How to install Kubernetes K3s on a Raspberry Pi 5

My main goal for this Raspberry Pi is to deploy some websites and other services. There are many ways to do this but for me I wanted to mirror a proper production environment. Since I work as a Devops Engineer, I decided to go for Kubernetes, precisely k3s.

Why Choose Kubernetes for your home lab?

Kubernetes adds complexity, but it also brings a lot of quality of life once you understand the basics. It helps keep your apps running by automatically restarting crashed processes, scales it automatically and rolling out updates without downtime.

However, Kubernetes adds also a lot of overhead. Thus I choose K3s instead of a full Kubernetes setup; this way we get a lighter distribution that is much better suited for a Raspberry Pi. As we will see, k3s is quite easy to set up.

How to install and configure Kubernetes K3s?

Step 1: Enabling Linux Control Groups (cgroups)

Kubernetes relies on a Linux kernel feature called cgroups (Control Groups). Cgroups allow the OS to allocate and limit resources (CPU, RAM, Network) to specific processes. In our case, Kubernetes will need this to be able to run our containers.

By default, some light OS that run on Raspberry Pi may have memory tracking disabled to save a bit of overhead. Let's make sure it is enabled. Otherwise, Kubernetes will try to start, realize it has no way to enforce RAM limits on pods, and immediately crash. Thus, we need to add these flags to the Linux kernel to initialize these tracking modules at boot time.

Run this command to open your kernel boot configuration:

sudo nano /boot/firmware/cmdline.txt

And add this to the end of the existing line (unless it is already present). Beware: Always keep this file as a single line, do not add a new line.
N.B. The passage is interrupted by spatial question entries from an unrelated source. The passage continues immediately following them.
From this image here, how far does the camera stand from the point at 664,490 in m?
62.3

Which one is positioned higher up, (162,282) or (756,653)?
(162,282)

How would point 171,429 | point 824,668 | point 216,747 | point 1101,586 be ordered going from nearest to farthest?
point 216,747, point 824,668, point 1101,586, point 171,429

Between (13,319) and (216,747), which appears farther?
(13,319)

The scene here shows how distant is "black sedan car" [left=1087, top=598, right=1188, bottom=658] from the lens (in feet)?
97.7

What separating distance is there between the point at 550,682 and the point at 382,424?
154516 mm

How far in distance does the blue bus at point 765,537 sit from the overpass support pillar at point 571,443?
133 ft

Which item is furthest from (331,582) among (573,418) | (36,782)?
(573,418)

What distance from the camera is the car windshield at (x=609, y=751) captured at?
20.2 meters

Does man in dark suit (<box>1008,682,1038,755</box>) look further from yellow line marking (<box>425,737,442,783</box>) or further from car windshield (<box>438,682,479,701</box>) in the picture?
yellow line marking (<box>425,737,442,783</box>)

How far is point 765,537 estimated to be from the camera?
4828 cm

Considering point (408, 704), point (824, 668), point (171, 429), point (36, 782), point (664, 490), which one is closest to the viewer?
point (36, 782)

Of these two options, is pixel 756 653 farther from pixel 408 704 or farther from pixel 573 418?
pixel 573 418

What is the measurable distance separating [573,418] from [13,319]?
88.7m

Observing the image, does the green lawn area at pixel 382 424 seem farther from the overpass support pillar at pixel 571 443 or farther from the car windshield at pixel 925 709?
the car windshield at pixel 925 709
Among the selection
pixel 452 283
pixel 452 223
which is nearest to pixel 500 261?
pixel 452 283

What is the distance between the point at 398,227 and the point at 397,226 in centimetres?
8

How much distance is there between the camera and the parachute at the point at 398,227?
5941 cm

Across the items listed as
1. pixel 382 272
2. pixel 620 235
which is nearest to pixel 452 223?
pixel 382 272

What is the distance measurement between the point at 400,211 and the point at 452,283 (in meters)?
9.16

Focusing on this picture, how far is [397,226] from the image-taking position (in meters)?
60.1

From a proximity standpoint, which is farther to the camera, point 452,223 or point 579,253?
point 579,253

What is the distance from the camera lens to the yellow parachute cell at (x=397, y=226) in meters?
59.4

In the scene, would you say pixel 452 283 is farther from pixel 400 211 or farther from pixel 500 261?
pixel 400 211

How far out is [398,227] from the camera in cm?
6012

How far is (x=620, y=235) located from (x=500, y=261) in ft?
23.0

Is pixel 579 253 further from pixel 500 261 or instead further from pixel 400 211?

cgroup_enable=cpuset cgroup_memory=1 cgroup_enable=memory

Then:

sudo reboot

Step 2: Running the K3s Installation Script

K3s requires iptables to manage network rules. Install it with:

sudo apt update && sudo apt install -y iptables

Then you can install k3s using this command:

# Replace 192.168.x.x with your Pi's static IP
curl -sfL https://get.k3s.io | sh -s - \
  --node-ip=192.168.x.x

What this does is download a script from https://get.k3s.io which detects your CPU architecture (in this case ARM64) and downloads the correct binary. Then it installs k3s and creates a systemd unit file (/etc/systemd/system/k3s.service). This ensures that if the Pi loses power and reboots, Kubernetes starts up automatically before you even log in.

The parameter Node-ip is quite essential. A node in Kubernetes is a machine/server, in this case your Pi. Here you need to give your Pi IP address on your local network.

Warning: Make sure to use the static IP address you configured in the previous chapter. If you use an IP that is dynamic, your cluster might break if the router assigns a different address later.

But the K3s installation script has many other parameters, here are two others that you might want to use depending on your use case:

--flannel-backend=wireguard-native: This is most useful when you are using k3s in a cluster with multiple servers and you want a secure connection between nodes but it adds a small overhead.

--secrets-encryption: Encrypts Kubernetes secrets at rest. This is a good security option if you store sensitive data in Secrets but adds overhead as well.

For a more repeatable setup, you can also use a K3s configuration file. This file configures the Kubernetes software settings specifically.

Note on YAML: Kubernetes and K3s use YAML for configuration. In YAML, indentation matters. Always use spaces (usually 2), never tabs, and ensure your alignment is perfect.

node-ip: 192.168.x.x
flannel-backend: wireguard-native
tls-san:
 - 192.168.x.x

Then install K3s using that config file:

curl -sfL https://get.k3s.io | sh - \
  --config config.yaml

Important Note on Architecture: The Raspberry Pi 5 uses the ARM64 architecture. When you start deploying your own apps later, always make sure the Docker images you use are compatible with ARM64 (most popular ones are).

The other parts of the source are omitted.